Core banking facilities
Thanks to core banking, you can now deposit money directly into your parents’ accounts from your city. Core banking allows you to operate your account and use other banking facilities from any branch of the same bank, irrespective of the location of your account. Braja Sundar Rath, 34, a Hyderabad-based IT professional, sends money to his parents in Gunupur, Orissa. Earlier, he used to send money through a demand draft (DD). “Using a DD had its own problems,” says Rath.
When the bank branch where his parents have an account was brought under core banking, he started depositing money directly into their account. “The money gets credited to the account immediately and at zero cost,” says Rath.
Making the money reach your home (Graphic)
Open a joint account
The problem comes when branches don’t have the core banking facility. In such a case, you can either open a new account for your parents in a branch that has the facility, or you could open a joint account with one of your parents and give them a debit card to operate it. You should, however, remember that with a new account, the quarterly average balance has to be maintained. In private sector banks, this amount could be as high as Rs10,000. For public sector banks it is around Rs1,000.
A little help from friends
If you find it difficult to maintain the quarterly average balance or if your parents don’t want to operate a new account, you could also deposit the money in the account of a friend who is based in your hometown.
Alwin Horo, 24, an ITeS professional who lives in the NCR, tried depositing money from Gurgaon into his parents’ account, in Ranchi. “I stood in the queue for more than two hours. When my turn came, I was told that the time for depositing money in outstation accounts was over,” says Horo. Luckily, Horo has a Ranchi-based friend whose bank account is connected through core banking. Now, Horo deposits around Rs6,000 a month in his friend’s account for his parents. But, do keep in mind that this may increase your friend’s tax liability.
Online transfers save you the time and effort of visiting the bank to deposit money. At present, around 80 financial institutions in India offer this facility. To transfer funds online, you need to opt for the net banking facility and register yourself for the third-party fund transfer facility.
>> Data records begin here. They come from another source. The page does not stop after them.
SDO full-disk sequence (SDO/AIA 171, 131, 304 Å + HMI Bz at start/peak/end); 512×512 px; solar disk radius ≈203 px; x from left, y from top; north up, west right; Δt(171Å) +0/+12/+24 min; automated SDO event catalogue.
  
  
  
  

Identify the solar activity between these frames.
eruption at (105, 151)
This facility enables you to transfer funds instantly. However, the time taken to credit the account will depend upon the time taken by the payee’s bank to process the payment.
Furthermore, you can transfer funds from your account to any other branch that offers this facility. Also, any transfer request made on a non-working day also gets presented to the Reserve Bank of India the very next working day. The best part, though, is that this facility is offered free of cost.
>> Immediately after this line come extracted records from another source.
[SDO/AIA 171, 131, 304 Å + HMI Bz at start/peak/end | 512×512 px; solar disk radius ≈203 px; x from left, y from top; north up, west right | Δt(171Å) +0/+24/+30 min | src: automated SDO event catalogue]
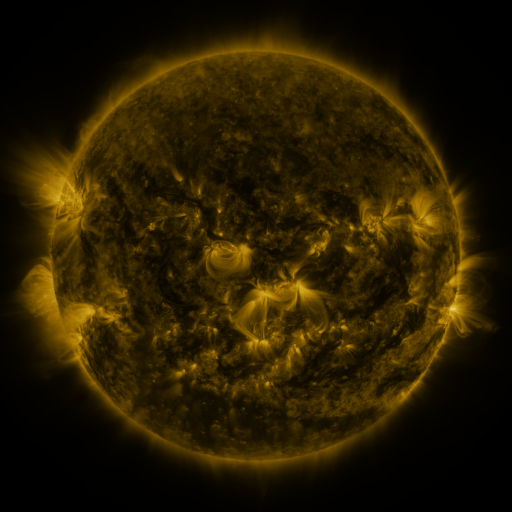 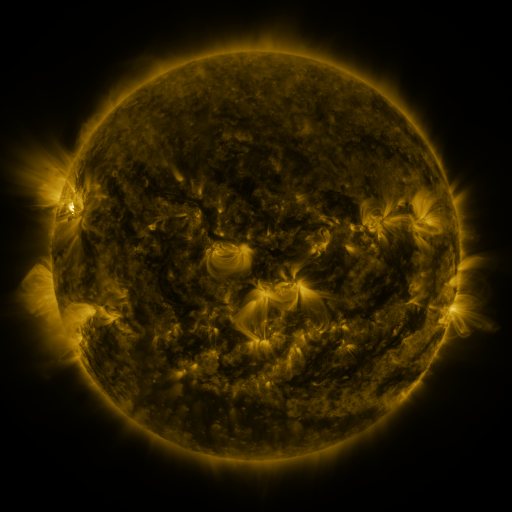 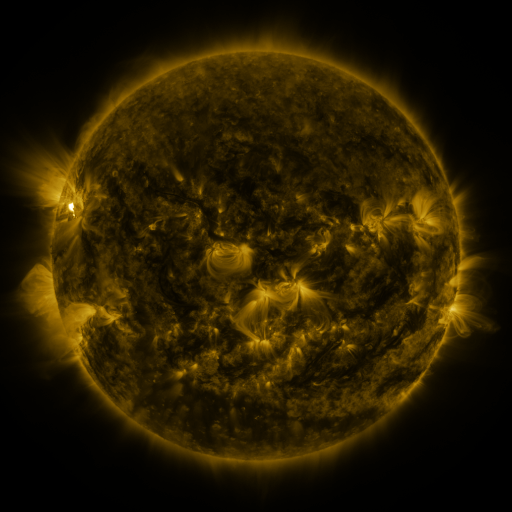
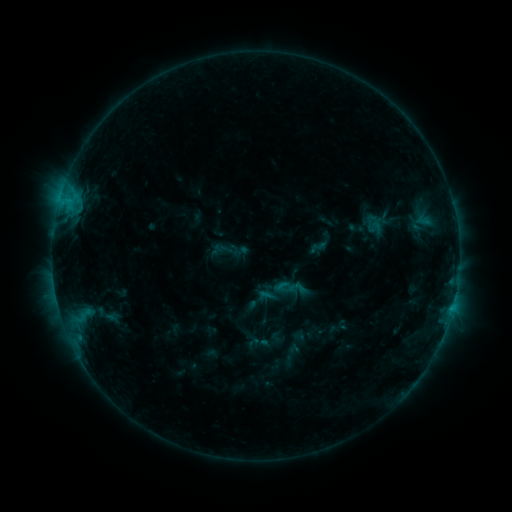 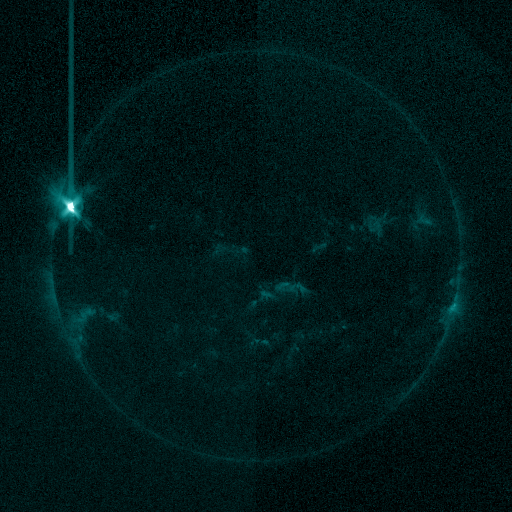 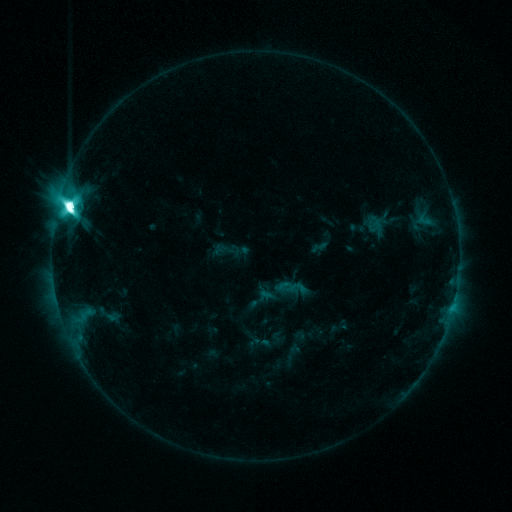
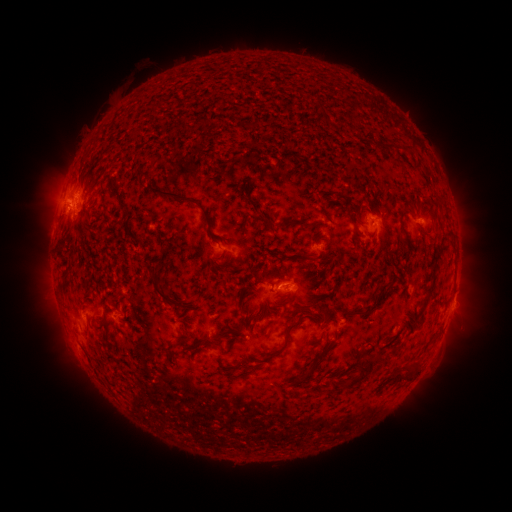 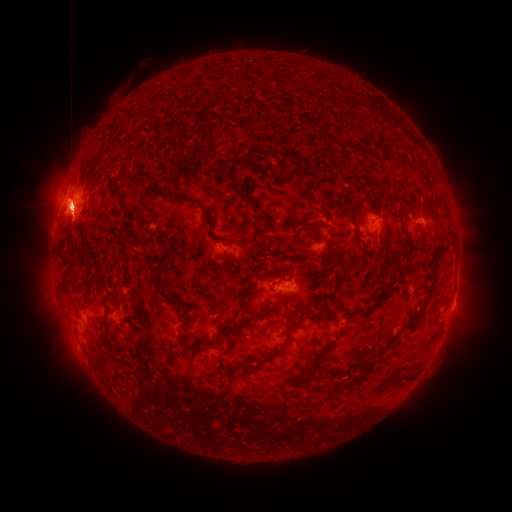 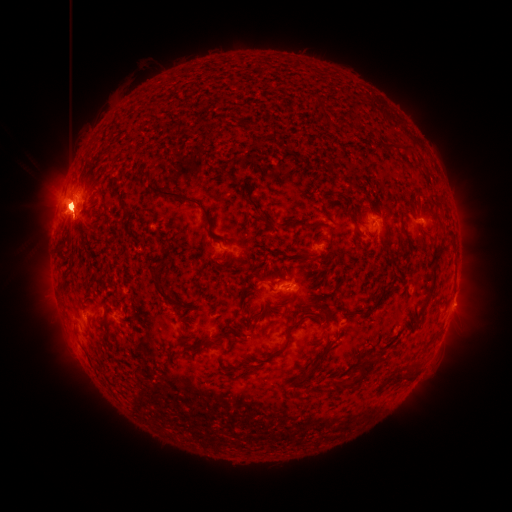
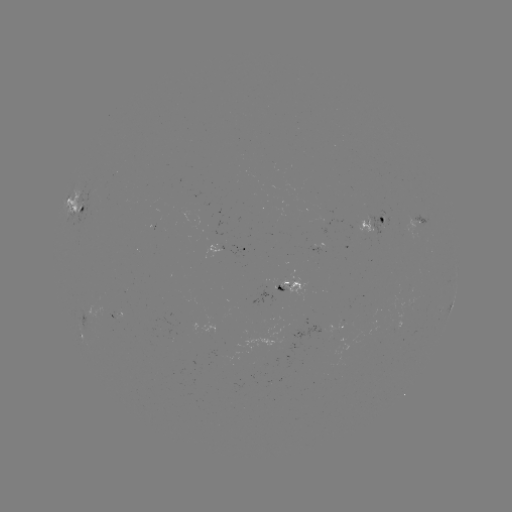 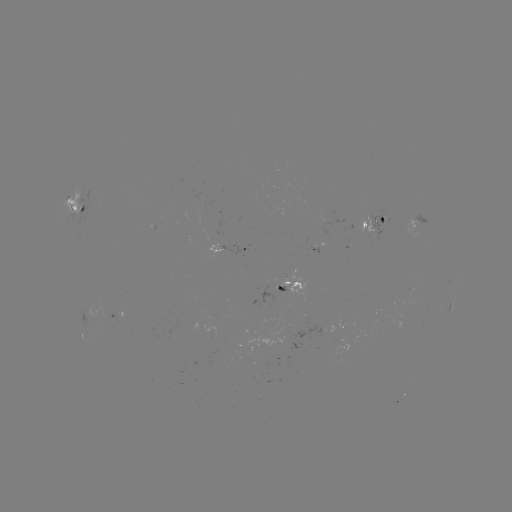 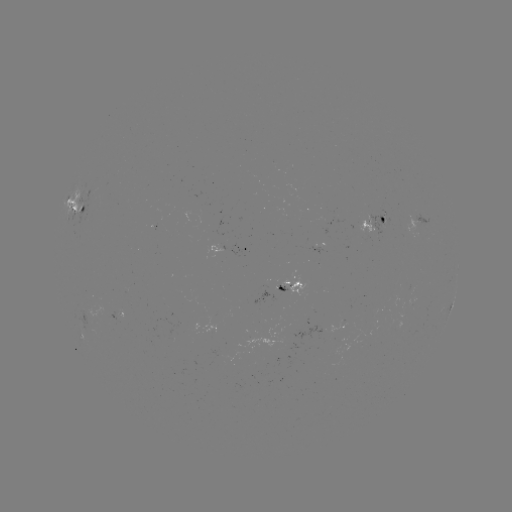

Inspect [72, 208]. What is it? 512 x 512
M7.9 flare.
This was the good old way of sending money home. This option will still hold good if the branch with which your parents bank is not covered by core banking, and you aren’t as lucky as Horo.
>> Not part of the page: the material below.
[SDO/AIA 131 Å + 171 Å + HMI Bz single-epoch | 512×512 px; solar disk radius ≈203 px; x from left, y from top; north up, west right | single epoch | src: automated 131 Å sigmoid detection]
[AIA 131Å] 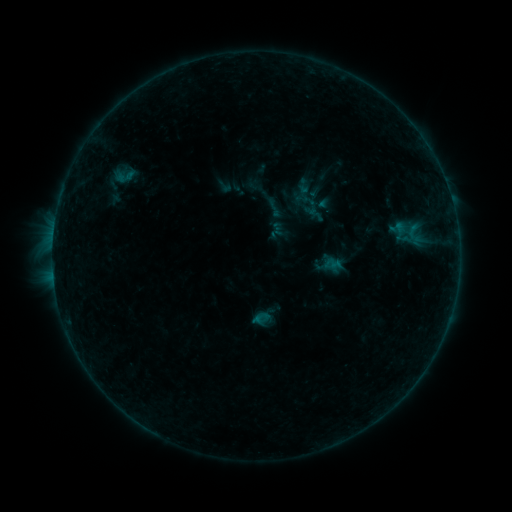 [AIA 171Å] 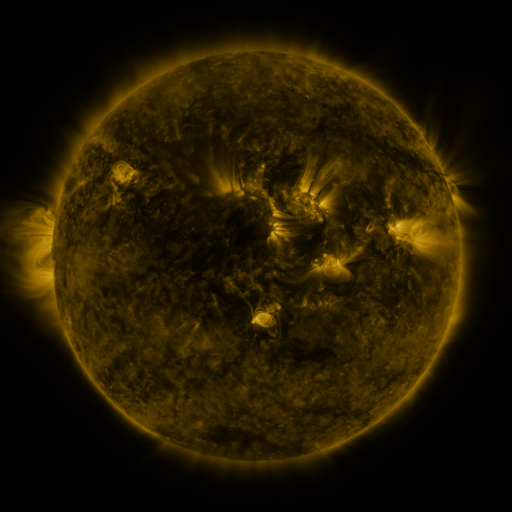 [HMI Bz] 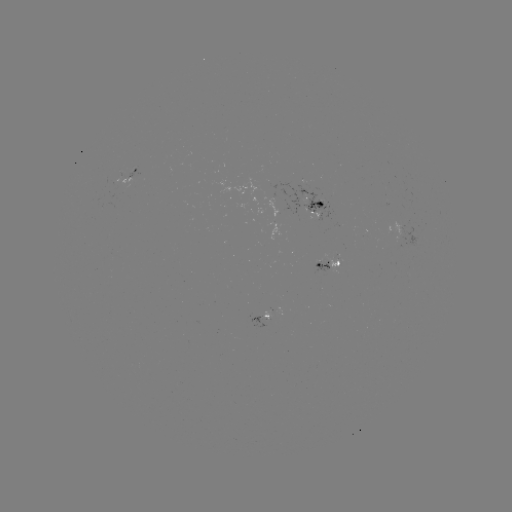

But, there are certain disadvantages of going the DD way. Firstly, it is the cost. For example, you will have to pay up to Rs60 to make a DD for up to Rs5,000. Some banks do not charge for this facility if you have an account with them. Secondly, you’ll have to send the DD through courier or speed post, which is added cost. Also, once the draft is submitted, it takes a minimum of three working days for the funds to be transferred. Moreover, you also lose time standing in queues to get the draft made. Many banks have a dial-a-draft facility where you can call the bank and it will deliver the draft to you. This option is more expensive, and you will have to use your credit card to avail this facility.
Instant Money Order (iMO)
If you don’t have the time to get a DD made or to deposit money in your parents’ bank account, do an instant money order (iMO). With iMOs, you can transfer funds instantly to more than 600 post offices across India. You can find the list of post offices at India Post’s website www.indiapost.gov.in. You can transfer Rs1,000-50,000 from a designated iMO post office. The charges depend on the amount to be transferred. For example, transferring up to Rs5,000 costs Rs150; Rs300 for amounts between Rs45,001 and Rs50,000. In order to transfer money, you have to fill a “To Remit Payment” (TRP-1) form and submit it with the money. You will get a printed receipt with a computer generated confidential 16-digit iMO number.
Give this number to your parents. Your parents have to give this number at any designated iMO post office counter, fill up and submit a “To Make Payment” (TMP-1) form along with an identification proof. Payments below Rs20,000 have to be made in cash, and anything above, by cheque.
Your parents can also take the money from their post office savings account in the same iMO office.